Quoted passage
EXHIBIT 10.3
GLOBAL BEVERAGE SOLUTIONS, INC. 2008 STOCK PLAN
STOCK OPTION GRANT AGREEMENT
DATE OF GRANT:
1. GRANT OF STOCK OPTION. Subject to the terms and conditions herein
and the provisions of the Global Beverage Solutions, Inc. 2008 Stock Plan (the
"Plan") and this Stock Option Grant Agreement (the "Agreement"), Global Beverage
Solutions, Inc. (the "Company") on the above date has granted to the grantee
named below (the "Grantee") the number of options to purchase Stock of the
Company shown below:
GRANTEE:
OPTIONS:
OPTION PRICE:
2. PERFORMANCE VESTING.

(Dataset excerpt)
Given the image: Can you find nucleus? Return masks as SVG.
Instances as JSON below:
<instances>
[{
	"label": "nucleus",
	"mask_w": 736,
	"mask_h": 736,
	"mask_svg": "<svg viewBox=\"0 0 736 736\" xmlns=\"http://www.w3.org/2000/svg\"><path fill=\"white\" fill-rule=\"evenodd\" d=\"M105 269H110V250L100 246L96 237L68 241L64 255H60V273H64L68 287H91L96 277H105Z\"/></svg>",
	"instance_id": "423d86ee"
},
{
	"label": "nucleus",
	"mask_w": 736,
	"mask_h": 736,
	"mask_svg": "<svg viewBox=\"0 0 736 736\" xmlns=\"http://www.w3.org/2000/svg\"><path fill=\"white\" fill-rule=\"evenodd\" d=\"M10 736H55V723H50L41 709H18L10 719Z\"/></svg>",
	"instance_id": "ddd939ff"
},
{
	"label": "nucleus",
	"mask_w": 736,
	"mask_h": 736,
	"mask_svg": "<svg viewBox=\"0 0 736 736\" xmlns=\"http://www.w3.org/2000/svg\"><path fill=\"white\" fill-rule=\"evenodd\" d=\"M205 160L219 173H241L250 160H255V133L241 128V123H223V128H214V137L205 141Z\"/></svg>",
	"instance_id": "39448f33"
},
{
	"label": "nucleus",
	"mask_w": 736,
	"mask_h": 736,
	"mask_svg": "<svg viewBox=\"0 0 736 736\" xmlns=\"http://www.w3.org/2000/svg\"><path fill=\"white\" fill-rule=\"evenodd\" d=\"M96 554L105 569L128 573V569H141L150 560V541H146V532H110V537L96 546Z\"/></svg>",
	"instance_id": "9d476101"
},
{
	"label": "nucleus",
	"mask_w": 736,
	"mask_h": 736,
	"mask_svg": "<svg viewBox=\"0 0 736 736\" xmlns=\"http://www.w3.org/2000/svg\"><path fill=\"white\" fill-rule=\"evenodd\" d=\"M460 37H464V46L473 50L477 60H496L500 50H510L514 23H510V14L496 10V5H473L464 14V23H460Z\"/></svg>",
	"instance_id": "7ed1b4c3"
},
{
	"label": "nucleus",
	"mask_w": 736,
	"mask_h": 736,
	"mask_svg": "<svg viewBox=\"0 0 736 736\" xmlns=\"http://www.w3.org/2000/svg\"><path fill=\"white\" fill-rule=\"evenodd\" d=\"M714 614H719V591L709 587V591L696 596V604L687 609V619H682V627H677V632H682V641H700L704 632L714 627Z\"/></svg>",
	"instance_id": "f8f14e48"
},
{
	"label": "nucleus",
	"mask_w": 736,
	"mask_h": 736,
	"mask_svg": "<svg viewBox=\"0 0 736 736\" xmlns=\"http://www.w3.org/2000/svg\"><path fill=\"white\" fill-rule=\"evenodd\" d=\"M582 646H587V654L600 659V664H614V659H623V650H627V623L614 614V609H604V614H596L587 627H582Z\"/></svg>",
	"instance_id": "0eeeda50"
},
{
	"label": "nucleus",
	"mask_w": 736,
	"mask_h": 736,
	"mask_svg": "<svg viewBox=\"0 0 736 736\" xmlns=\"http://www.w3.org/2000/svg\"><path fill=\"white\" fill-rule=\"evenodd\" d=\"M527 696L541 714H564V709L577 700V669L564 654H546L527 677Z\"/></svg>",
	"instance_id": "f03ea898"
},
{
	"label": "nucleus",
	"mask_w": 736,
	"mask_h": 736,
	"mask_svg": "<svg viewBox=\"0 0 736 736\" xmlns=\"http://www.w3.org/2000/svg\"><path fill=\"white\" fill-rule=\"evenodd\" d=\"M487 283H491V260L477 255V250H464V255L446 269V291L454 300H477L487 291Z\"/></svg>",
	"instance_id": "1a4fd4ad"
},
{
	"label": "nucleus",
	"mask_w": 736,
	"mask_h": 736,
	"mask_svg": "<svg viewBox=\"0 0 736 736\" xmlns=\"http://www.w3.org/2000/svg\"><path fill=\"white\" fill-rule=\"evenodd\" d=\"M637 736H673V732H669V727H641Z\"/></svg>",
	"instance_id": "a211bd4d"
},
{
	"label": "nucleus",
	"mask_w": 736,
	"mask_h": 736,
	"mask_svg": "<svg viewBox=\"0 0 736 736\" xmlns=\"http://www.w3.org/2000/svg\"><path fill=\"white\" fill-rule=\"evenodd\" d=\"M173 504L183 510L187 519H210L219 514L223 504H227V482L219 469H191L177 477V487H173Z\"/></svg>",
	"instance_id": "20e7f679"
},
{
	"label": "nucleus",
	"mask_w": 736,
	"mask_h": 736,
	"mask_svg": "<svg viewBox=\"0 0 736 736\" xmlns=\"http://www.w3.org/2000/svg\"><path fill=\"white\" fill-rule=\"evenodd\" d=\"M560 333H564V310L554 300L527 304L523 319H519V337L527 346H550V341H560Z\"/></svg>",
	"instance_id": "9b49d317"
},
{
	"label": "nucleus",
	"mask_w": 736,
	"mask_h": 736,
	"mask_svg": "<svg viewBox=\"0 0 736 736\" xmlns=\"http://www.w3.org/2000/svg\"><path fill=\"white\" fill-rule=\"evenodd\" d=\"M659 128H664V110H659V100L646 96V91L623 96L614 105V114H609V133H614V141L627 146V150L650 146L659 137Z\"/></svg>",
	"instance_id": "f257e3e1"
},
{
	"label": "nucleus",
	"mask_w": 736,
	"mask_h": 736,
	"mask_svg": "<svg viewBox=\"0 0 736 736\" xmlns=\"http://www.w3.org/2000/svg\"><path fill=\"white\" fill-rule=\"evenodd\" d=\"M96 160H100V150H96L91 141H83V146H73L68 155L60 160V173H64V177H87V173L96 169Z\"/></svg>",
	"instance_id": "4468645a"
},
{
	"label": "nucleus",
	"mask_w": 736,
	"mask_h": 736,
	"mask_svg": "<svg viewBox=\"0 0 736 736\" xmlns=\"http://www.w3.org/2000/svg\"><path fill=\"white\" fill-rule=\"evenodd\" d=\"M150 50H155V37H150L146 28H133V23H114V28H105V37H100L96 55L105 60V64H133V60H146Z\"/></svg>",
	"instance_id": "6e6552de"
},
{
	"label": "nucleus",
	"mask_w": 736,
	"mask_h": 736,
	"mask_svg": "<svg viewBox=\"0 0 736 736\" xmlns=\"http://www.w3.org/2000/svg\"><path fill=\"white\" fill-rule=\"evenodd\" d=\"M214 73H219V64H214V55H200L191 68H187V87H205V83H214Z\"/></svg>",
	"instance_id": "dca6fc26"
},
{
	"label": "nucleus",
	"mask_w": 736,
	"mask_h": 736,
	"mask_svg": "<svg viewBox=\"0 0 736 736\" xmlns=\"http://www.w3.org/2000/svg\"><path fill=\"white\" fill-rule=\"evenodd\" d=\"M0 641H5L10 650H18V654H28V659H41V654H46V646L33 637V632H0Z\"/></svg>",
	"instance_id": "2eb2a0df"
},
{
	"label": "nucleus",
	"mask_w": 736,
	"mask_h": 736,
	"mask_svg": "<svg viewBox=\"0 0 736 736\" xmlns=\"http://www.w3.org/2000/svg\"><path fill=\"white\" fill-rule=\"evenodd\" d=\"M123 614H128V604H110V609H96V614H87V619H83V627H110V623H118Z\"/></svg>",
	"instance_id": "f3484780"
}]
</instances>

Job A
Edit the stock option agreement from "EXHIBIT 10.3" through "2. PERFORMANCE VESTING.", replacing "Company" with "Corporation".
Job B
Transcribe the rows without any change, from the first row through the line that contains "269H110V250L100 246L96 237L68".
The rows have no connection to the stock option agreement.

Full output A
EXHIBIT 10.3
GLOBAL BEVERAGE SOLUTIONS, INC. 2008 STOCK PLAN
STOCK OPTION GRANT AGREEMENT
DATE OF GRANT:
1. GRANT OF STOCK OPTION. Subject to the terms and conditions herein
and the provisions of the Global Beverage Solutions, Inc. 2008 Stock Plan (the
"Plan") and this Stock Option Grant Agreement (the "Agreement"), Global Beverage
Solutions, Inc. (the "Corporation") on the above date has granted to the grantee
named below (the "Grantee") the number of options to purchase Stock of the
Corporation shown below:
GRANTEE:
OPTIONS:
OPTION PRICE:
2. PERFORMANCE VESTING.

Full output B
Given the image: Can you find nucleus? Return masks as SVG.
Instances as JSON below:
<instances>
[{
	"label": "nucleus",
	"mask_w": 736,
	"mask_h": 736,
	"mask_svg": "<svg viewBox=\"0 0 736 736\" xmlns=\"http://www.w3.org/2000/svg\"><path fill=\"white\" fill-rule=\"evenodd\" d=\"M105 269H110V250L100 246L96 237L68 241L64 255H60V273H64L68 287H91L96 277H105Z\"/></svg>",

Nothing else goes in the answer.